··· TEKSTFRAGMENT ···
Voor maagkanker is de situatie vergelijkbaar. Hier wordt eveneens een sterke correlatie gezien tussen ziekenhuis van diagnose en het percentage patiënten dat uiteindelijk wordt geopereerd. Opvallend is ook de variatie in het type maagresectie: in sommige ziekenhuizen krijgt meer dan de helft van de patiënten een totale resectie, terwijl in andere ziekenhuizen nagenoeg alle patiënten een partiële resectie ondergaan. Verder zijn er opmerkelijk grote verschillen te zien tussen ziekenhuizen in het aantal patiënten dat neoadjuvante chemoradiatie krijgt. Bij het slokdarmcarcinoom loopt dit percentage uiteen van 20% tot maar liefst >90%, maar ook bij het maagcarcinoom is er een grote spreiding.
Het aantal onderzochte lymfklieren per patiënt is de afgelopen tien jaar geleidelijk gestegen tot meer dan vijftien, waarbij een aanvankelijk verschil tussen slokdarm- en maagkanker inmiddels geheel verdwenen is. De lymfklieropbrengst is echter nog lang niet in alle ziekenhuizen even goed.
Een belangrijke parameter is natuurlijk de postoperatieve mortaliteit. Zowel bij slokdarm- als bij maagkanker is de 30- als 90-dagenmortaliteit de laatste tien jaar afgenomen. Deze daling is het sterkst voor de 90-dagenmortaliteit bij patiënten met maagkanker: deze daalde met een factor 2, van 12% naar 6%. Hoewel de algemene trend dus gunstig is, loopt de mortaliteit in individuele ziekenhuizen echter nog altijd flink uiteen.
···
### AAN DE SLAG:
a: Vertaal deze zin uit het tekstfragment over maag- en slokdarmkanker in het Engels: "Een belangrijke parameter is natuurlijk de postoperatieve mortaliteit."
b: Kloppen de volgende beweringen volgens het tekstfragment over maag- en slokdarmkanker? Antwoord per bewering met ja of nee en citeer de woorden uit de tekst die de doorslag geven.
(i) Het aantal onderzochte lymfklieren per patiënt is gestegen tot meer dan vijftien.
(ii) Bij maagkanker krijgt in alle ziekenhuizen ongeveer hetzelfde aandeel patiënten neoadjuvante chemoradiatie.
(iii) De 90-dagenmortaliteit bij patiënten met maagkanker is gehalveerd.
c: Tussen welke waarden ligt volgens het tekstfragment over maag- en slokdarmkanker het percentage patiënten met slokdarmcarcinoom dat neoadjuvante chemoradiatie krijgt?
··· GETOONDE GEGEVENS ···
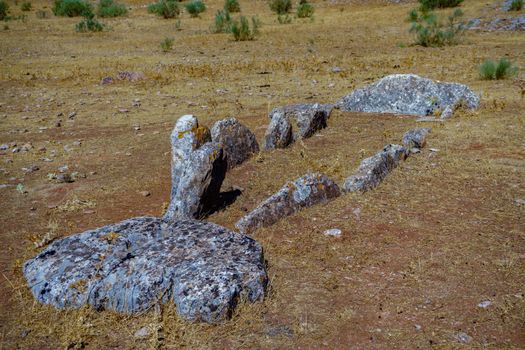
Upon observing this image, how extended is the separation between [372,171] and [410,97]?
···
### UITKOMSTEN:
a: An important parameter is, of course, postoperative mortality.

b:
(i) Ja: "geleidelijk gestegen tot meer dan vijftien"
(ii) Nee: "maar ook bij het maagcarcinoom is er een grote spreiding"
(iii) Ja: "deze daalde met een factor 2, van 12% naar 6%"

c: Tussen 20% en meer dan 90%.